Bezien vanuit de evolutie: (pre)diabetes
17 Oct, 2017
Door: Toine de Graaf
De opmars van diabetes type 2 lijkt onstuitbaar. Op dit moment telt ons land ongeveer één miljoen mensen met diabetes, van wie 90 procent type 2 heeft. Vooral leefstijl is een oorzakelijke factor. De beste remedie is dan ook verbetering van die leefstijl: anders eten en meer bewegen. Toch is deze aanpak nog (lang) geen gemeengoed in de gezondheidszorg. De argumenten voor leefstijlverandering zijn echter ijzersterk. Oók vanuit evolutionair oogpunt, zoals internist-endocrinoloog prof. dr. Hanno Pijl uitlegde tijdens de nascholingsdag van de Academy for Integrative Medicine (AIM) afgelopen mei in Soesterberg.
Hoever moeten we teruggaan in de tijd om de ‘epidemie’ van diabetes type 2 beter te kunnen begrijpen? Volgens prof. dr. Hanno Pijl zo’n vier miljoen jaar, toen de voorloper van de mens nog huisde in Oostelijk-Afrika. In bosrijk gebied leefde hij van fruit, planten en noten. Ofwel complexe koolhydraten. Insuline speelde destijds al een belangrijke rol: dankzij dit hormoon kon glucose als glycogeen worden opgeslagen in spieren en lever. Dit was handig voor de overleving in periodes met minder voedselaanbod.
Maar daarna veranderden de leefomstandigheden: het werd kouder en droger. Zo’n drie miljoen jaar terug werd Oostelijk-Afrika minder bosrijk en er ontstonden drogere graslanden. De voorloper van de mens werd, door de veranderde omstandigheden, gedwongen te verhuizen naar de waterkant en zijn menu aan te passen. Het aandeel fruit, noten en planten nam af tot zo’n 50 procent van het menu. De andere helft van het voedselpakket bestond uit vlees en vis, waardoor de eiwit- en vetinname sterk toenam.
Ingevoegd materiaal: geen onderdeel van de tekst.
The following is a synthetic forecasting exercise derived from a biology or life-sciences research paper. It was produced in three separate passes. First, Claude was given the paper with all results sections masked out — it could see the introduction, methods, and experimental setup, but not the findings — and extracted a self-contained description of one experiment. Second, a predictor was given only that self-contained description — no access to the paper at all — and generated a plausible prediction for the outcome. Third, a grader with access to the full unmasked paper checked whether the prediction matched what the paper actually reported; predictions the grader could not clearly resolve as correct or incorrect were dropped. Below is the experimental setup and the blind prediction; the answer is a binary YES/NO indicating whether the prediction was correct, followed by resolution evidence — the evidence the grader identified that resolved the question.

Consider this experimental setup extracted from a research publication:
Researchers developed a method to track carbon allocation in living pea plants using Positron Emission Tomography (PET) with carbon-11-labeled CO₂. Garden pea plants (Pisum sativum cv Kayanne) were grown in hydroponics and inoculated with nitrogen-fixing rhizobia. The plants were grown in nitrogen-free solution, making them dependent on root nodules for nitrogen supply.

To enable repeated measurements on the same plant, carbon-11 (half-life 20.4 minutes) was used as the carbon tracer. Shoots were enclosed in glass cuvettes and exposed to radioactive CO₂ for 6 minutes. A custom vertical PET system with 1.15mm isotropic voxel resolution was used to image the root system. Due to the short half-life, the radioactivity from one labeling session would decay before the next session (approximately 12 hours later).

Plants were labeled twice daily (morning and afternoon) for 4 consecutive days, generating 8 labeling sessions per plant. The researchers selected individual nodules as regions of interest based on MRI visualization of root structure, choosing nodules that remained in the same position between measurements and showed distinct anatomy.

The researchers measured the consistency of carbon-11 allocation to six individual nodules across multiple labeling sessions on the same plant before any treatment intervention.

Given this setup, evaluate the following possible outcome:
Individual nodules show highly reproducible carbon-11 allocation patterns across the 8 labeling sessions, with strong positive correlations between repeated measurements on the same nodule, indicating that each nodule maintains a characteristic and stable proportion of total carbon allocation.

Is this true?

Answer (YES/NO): YES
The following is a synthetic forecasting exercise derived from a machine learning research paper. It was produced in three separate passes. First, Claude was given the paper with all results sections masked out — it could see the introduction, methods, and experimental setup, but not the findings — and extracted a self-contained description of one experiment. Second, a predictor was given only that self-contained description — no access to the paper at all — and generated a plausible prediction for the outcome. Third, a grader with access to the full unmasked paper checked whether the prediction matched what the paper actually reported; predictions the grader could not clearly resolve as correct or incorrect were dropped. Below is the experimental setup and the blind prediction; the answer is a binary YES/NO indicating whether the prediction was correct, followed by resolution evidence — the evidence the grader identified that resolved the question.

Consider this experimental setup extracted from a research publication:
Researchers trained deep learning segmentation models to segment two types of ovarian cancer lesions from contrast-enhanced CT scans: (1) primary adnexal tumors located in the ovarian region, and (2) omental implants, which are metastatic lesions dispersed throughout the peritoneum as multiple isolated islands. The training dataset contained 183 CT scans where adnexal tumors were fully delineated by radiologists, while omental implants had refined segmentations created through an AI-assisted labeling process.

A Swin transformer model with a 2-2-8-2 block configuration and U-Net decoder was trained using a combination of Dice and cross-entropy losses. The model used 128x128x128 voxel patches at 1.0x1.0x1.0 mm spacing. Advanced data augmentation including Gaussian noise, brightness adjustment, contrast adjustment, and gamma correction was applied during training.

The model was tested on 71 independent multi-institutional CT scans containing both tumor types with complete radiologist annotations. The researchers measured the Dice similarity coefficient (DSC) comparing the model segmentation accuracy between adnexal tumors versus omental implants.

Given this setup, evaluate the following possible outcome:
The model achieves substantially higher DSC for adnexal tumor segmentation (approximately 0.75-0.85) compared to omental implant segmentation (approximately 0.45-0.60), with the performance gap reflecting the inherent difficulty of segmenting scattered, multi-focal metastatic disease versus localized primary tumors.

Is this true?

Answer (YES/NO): NO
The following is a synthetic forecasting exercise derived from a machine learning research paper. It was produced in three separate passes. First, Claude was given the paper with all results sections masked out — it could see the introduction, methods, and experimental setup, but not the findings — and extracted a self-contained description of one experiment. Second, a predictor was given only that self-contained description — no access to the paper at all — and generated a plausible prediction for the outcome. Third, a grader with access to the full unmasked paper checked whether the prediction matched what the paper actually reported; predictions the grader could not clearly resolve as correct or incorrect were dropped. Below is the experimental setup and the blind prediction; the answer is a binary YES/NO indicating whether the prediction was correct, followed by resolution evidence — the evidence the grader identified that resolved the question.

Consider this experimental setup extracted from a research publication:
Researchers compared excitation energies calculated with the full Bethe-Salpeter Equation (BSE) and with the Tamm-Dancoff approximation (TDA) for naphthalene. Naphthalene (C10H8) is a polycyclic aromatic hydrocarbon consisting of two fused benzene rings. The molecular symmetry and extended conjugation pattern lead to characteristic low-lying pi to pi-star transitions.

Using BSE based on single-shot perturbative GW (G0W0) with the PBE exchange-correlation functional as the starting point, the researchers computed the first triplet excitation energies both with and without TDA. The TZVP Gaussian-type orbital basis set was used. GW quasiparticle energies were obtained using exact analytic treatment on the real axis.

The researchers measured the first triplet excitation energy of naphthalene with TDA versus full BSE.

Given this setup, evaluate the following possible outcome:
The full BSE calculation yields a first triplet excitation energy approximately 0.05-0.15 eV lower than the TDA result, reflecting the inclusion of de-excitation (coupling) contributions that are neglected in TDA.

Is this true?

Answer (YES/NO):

Dat had tot gevolg dat onze hersenen gingen groeien. Vooral vis bevat meervoudig onverzadigde vetzuren, belangrijk voor de opbouw van het brein.
Echter: hersenen verbranden veel energie. En grote hersenen al helemaal. Bovendien draaien ze vooral op één brandstof: glucose. Deze stof werd dus belangrijker. We werden daarom wat minder gevoelig voor insuline, zodat genoeg glucose naar de hersenen kon gaan in plaats van te worden opgeslagen als glycogeen. Nu verbranden onze hersenen zo’n 25 procent van de energie; bij een chimpansee is dat slechts 8 procent.